A Legal resident can also be considered abandoning status if immigration realizes that the resident kept a permanent address abroad indicating that his intent was to live abroad and not in the United States, regardless of the time outside the United States. For example, if it is found that the resident kept an address as a living residence, and maintained a job abroad, and spent most or perhaps a good portion of the year in the foreign country, that resident is in danger of having immigration consider that such person abandoned his Legal residence. However, in any of these circumstances, the resident will have an opportunity to prove that Legal residency was not abandoned.

What happens if the immigration officer accuses me of abandoning my status?

When a legal resident is being charged with abandonment, one potential scenario is that the officer can try to press the legal resident to sign a document admitting that the legal resident has abandoned legal status.

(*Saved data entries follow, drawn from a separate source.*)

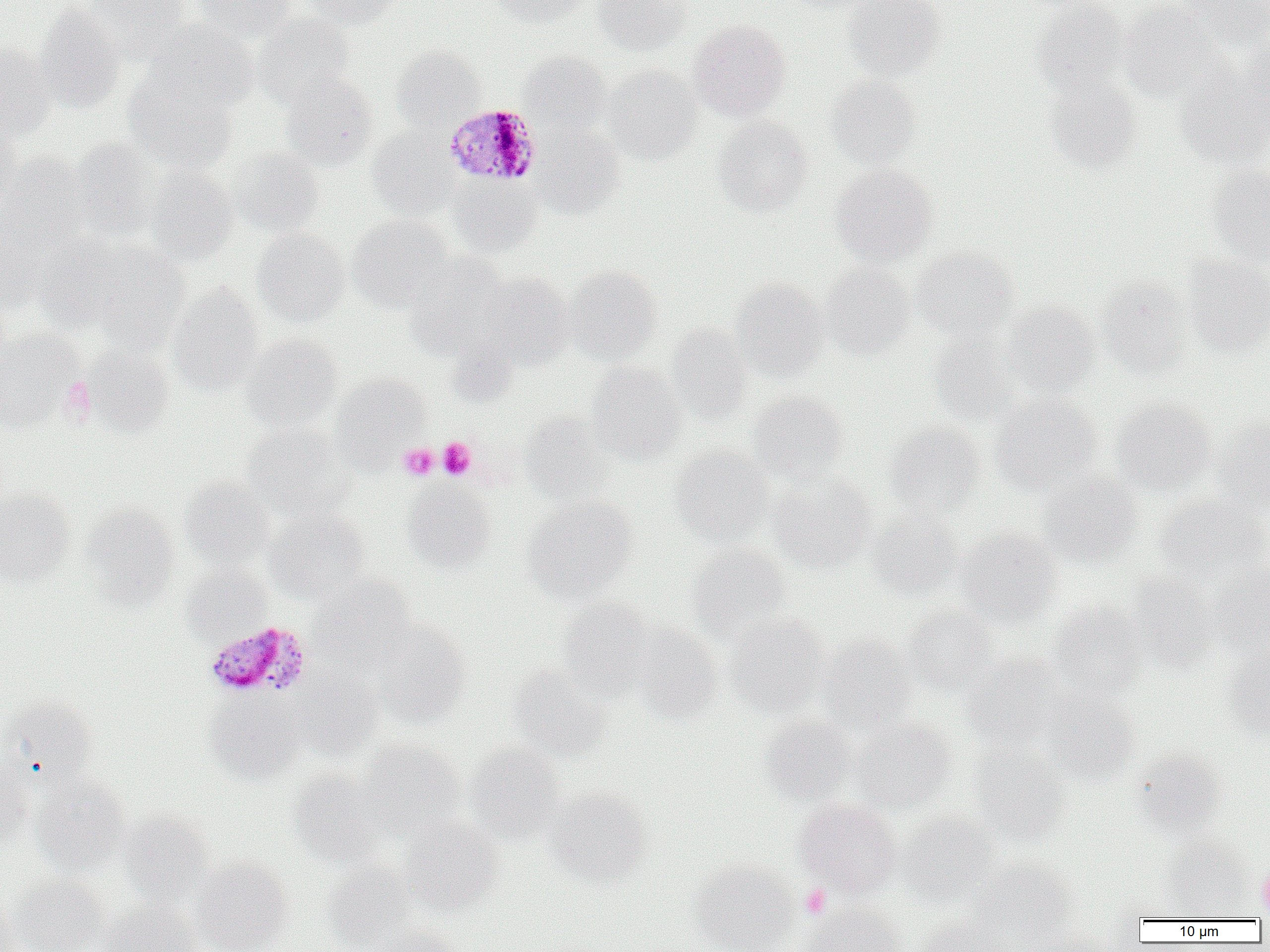

{
  "slide_level_diagnosis": "Plasmodium malariae",
  "field_of_view": "one of a larger specimen",
  "uninfected_red_blood_cell_locations": "approximate bounding boxes as (x1, y1, x2, y2) in pixels: (83, 0, 191, 60), (193, 0, 295, 41), (302, 0, 399, 28), (493, 0, 588, 29), (591, 0, 692, 56), (782, 0, 881, 14), (842, 0, 946, 81), (1183, 0, 1270, 47), (1032, 1, 1130, 99), (35, 3, 124, 114), (1118, 3, 1223, 103), (252, 14, 355, 108), (688, 19, 790, 120), (143, 22, 257, 113), (1241, 27, 1269, 129), (0, 43, 56, 140), (392, 46, 485, 130), (518, 52, 612, 135), (1176, 64, 1270, 168), (604, 65, 700, 163), (281, 71, 378, 169), (124, 75, 238, 175), (826, 75, 921, 169), (1041, 77, 1143, 172), (0, 113, 22, 210), (714, 117, 812, 216), (531, 126, 624, 217), (368, 127, 460, 218), (68, 137, 160, 240), (227, 148, 324, 237), (1, 154, 89, 254), (830, 164, 938, 266), (1206, 165, 1270, 266), (145, 167, 238, 265), (448, 175, 542, 257), (347, 215, 454, 312), (0, 228, 45, 317), (252, 229, 349, 326), (37, 235, 142, 332), (83, 242, 189, 351), (912, 247, 1020, 341), (404, 254, 508, 358), (1183, 255, 1270, 356), (820, 263, 915, 360), (564, 267, 662, 364), (478, 273, 573, 368), (1097, 277, 1191, 377), (730, 278, 831, 381), (168, 284, 263, 394), (1000, 301, 1099, 395), (666, 323, 752, 427), (0, 329, 80, 432), (930, 330, 1021, 426), (242, 334, 342, 431), (82, 344, 174, 437), (587, 362, 687, 464), (332, 373, 430, 463), (748, 391, 848, 483), (990, 395, 1101, 496), (1111, 398, 1216, 495), (520, 412, 615, 503), (1212, 415, 1270, 514), (885, 423, 986, 520), (240, 424, 352, 518), (670, 447, 773, 546), (769, 475, 877, 572), (1037, 475, 1144, 568), (181, 478, 275, 567), (402, 482, 497, 572), (0, 487, 74, 587), (1153, 494, 1269, 587), (523, 497, 636, 603), (81, 503, 180, 607), (867, 509, 961, 600), (265, 510, 368, 602), (953, 527, 1061, 628), (686, 544, 793, 643), (1209, 560, 1270, 659), (181, 565, 271, 643), (1126, 574, 1219, 672), (312, 577, 418, 670), (557, 598, 655, 698), (1048, 601, 1148, 700), (902, 605, 998, 697), (724, 614, 830, 718), (373, 621, 472, 728), (631, 625, 724, 722), (818, 635, 919, 732), (1224, 647, 1270, 740), (961, 653, 1064, 749), (508, 664, 610, 761), (291, 670, 384, 760), (1039, 689, 1140, 785), (1, 695, 98, 784), (206, 696, 305, 784), (760, 715, 858, 803), (852, 719, 955, 813), (359, 740, 465, 837), (970, 742, 1069, 843), (465, 744, 566, 844), (1132, 749, 1225, 838), (0, 756, 33, 849), (287, 770, 386, 867), (32, 775, 130, 875), (545, 788, 651, 887), (795, 797, 901, 896), (897, 811, 999, 906), (120, 812, 214, 905), (399, 819, 502, 916), (1162, 837, 1252, 918), (192, 857, 294, 952), (968, 859, 1078, 947), (689, 861, 799, 952), (322, 862, 419, 950), (7, 874, 108, 952), (0, 898, 27, 952), (96, 901, 200, 952), (800, 904, 908, 952), (915, 918, 1011, 952), (377, 925, 464, 952)",
  "image_size": "1270×952 pixels",
  "modality": "optical microscopy",
  "preparation": "thin blood smear",
  "plasmodium_malariae_infected_red_blood_cell_locations": "approximate bounding boxes as (x1, y1, x2, y2) in pixels: (444, 103, 541, 185), (203, 621, 313, 700)",
  "magnification": "1000x",
  "platelet_locations": "approximate bounding boxes as (x1, y1, x2, y2) in pixels: (59, 376, 96, 424), (438, 438, 475, 479), (398, 443, 438, 480), (1257, 862, 1270, 915), (800, 884, 831, 918)"
}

It may be that the officer threatens the legal resident or tries to convince the legal resident that there is no way to prove that the legal resident has not abandoned status. In that scenario, the legal resident has to be strong and not sign any document if it is not clear what the document is about and unless it is clear that the document is seeking a hearing with an immigration judge.

In the majority of cases, when officer accuses a legal resident of abandoning status and the officer is not convinced that it was not abandoned, the officer puts the legal resident in deportation/removal proceedings where the legal resident is required to see an immigration judge, and depending on the circumstances, the Government will have to prove that the legal resident abandoned status. If the Government meets the burden by providing evidence that the resident abandoned legal status, the legal resident will still have the opportunity to demonstrate to the judge that status was not abandoned. These hearings do not occur until months after the legal resident was charged usually in an immigration court located near his home in the United States.


How do I avoid a charge of abandonment?

The safest although not always guaranteed way to avoid such a charge is to avoid long trips with a duration approximating six months. Also avoid declaring to the officer that you live abroad or study or work abroad. Some types of travel of long duration considered reasonable is when a close family member is sick and you travel to take care of the family member or the it is clear or fairly clear to the immigration officer that the trip was for a specific purpose for a fixed period of time to fulfill that purpose like a business trip. Another way to avoid the accusation when facing a long trip is before traveling to apply for a permit to re-enter the United States. It is known as form I-131. However, please note that if there are other indications that you abandoned your status, this permit is no guarantee that it will fully protect you. In my opinion the best advice is to avoid trips that approach six months and obviously maintaining employment abroad. Avoid a combination of circumstances that can demonstrate that your permanent residence is abroad. For example, if you are in a situation where you own property abroad, don’t think you need to get rid of it. Only be careful not to accumulate other indications that you are domiciled or living abroad.

If I am accused of abandonment, how do I prove I did not abandon my legal status?

If you are facing an immigration officer or an immigration judge, you will normally have the opportunity to prove that you have not abandoned your status. If you can, it is important to maintain documentation that shows you keep your place of permanent residence in the United States. Evidence may include documentation demonstrating work history; history of paying taxes in the United States and documentation of transactions such as purchase items, merchandise or maintaining bank accounts, all in the United States. Any document such as a payment receipt with your name and address in the United States may end up winning your case.


Consult with an attorney.

Remember that this is a general guide. It is very important to always speak with an immigration attorney to discuss your circumstances and if it is necessary to prepare and guide you if you are facing such a situation.